Just to give you an idea of another timeline...I had a 3 level fusion a year ago June. It was my 3rd surgery. Surgery #1 was PLIF at L4-L5 which was successful, but did not resolve my pain. Surgery #2 was a foraminotomy at L5-S1 that I knew might or might not resolve my issues...but I felt it was worth a try. The recent surgery was L3 to S1, with reconstruction of the facet joints at L3. Both my surgeon and I regarded this as my last chance to resolve my issues. There wasn't anything left to do if this didn't work. As a result, my surgeon was extremely conservative with me. I wasn't allowed to do anything but walk for months. When we went on vacation in Aug. of that year, I was not even allowed to wade in the lake, let alone swim.

I started PT in Sept. took the month of Oct. off (but kept walking) and resumed PT in Nov. My therapist works exclusively for my surgeon, and has for 18 years. He has his PhD and teaches at the local university where I live. He was under strict orders from my surgeon to do NOTHING that irritated my nerves, particularly my sciatic nerve. As a result, working with me was very frustrating. When I finished in Dec. I ended up with fewer exercises than I started out with. We agreed that I would just go back to walking and not worry too much about doing stretches and strengthening at this point. That winter my plans got off track when due to a family situation, I ended up across the country. I didn't really get back to my home on a regular basis until August...when I decided to go back to PT. At this time (14 months post fusion) I was able to do more --the therapist could do a couple things without fearing my SI joint would shift out of position or my piriformis would be aggravated, etc. I was now allowed to swim on both my stomach and back...very exciting.

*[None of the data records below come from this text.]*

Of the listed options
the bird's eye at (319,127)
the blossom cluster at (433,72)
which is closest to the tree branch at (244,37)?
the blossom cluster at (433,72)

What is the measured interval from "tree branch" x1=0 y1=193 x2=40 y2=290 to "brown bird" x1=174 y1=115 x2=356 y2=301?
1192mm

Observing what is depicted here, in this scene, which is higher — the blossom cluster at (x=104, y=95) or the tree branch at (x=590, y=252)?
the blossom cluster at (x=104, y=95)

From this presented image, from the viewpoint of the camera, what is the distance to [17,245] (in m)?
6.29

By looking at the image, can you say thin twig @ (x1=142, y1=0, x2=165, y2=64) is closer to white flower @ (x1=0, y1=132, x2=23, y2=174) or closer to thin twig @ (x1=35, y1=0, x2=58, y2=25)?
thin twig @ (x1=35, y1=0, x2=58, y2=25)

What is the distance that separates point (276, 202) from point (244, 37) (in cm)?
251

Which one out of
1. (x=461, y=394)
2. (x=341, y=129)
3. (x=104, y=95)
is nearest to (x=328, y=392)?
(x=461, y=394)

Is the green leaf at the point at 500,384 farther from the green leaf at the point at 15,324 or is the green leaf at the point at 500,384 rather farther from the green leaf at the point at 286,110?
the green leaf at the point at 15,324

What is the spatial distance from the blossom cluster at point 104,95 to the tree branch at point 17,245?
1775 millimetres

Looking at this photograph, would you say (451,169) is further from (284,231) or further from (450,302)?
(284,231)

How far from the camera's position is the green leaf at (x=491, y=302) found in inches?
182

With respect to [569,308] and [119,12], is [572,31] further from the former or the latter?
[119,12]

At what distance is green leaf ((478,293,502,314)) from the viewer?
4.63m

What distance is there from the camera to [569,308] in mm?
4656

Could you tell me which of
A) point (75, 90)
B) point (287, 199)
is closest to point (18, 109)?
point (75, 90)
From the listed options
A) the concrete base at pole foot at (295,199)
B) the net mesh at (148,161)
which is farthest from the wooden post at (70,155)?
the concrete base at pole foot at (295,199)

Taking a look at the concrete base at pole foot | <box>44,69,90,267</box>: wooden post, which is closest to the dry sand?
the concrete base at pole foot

So, now we are up to date. It is now 17 months post surgery and I am still recovering, still making progress, and when I do too much, or conversely, when I don't do enough and sit too much, I can feel the difference. But everything is very manageable. I haven't been on any pain meds since 11 days post surgery. I suspect there will always be things I cannot do without them resulting in some pain....but I can now walk as long and as far as I want. I can stand without pain. I basically have no leg pain....Back pain was never a big issue for I am very pleased with my results. But, look how long it has taken...and I am still healing. My fusion is not yet considered complete. And my surgeon plans to x-ray me every year to see how the adjoining segment is doing or whether it is showing signs of degeneration.

Before my first fusion, I was a docent at our city's art museum. Walking or standing on the marble floors contributed to my initial issues, and on the advice of my surgeon and physical therapist I have decided not to return. It just isn't worth it to me.

Obviously if this were my employment, I wouldn't have a choice and I imagine, I would gradually develop nerve pain.

I guess I really don't have any point to telling you my story. I am surprised my recovery has taken this long and that I am still making progress 17 months later. I do believe that many surgeries that ultimately could have resolved an issue are only somewhat successful due to choices made during recovery (often choices beyond the control of the patient, too.)

Sorry this is long and rambling without really coming to a conclusion...but perhaps my experience will give you some things to think about concerning your situation, your recovery...maybe it will help in some small way.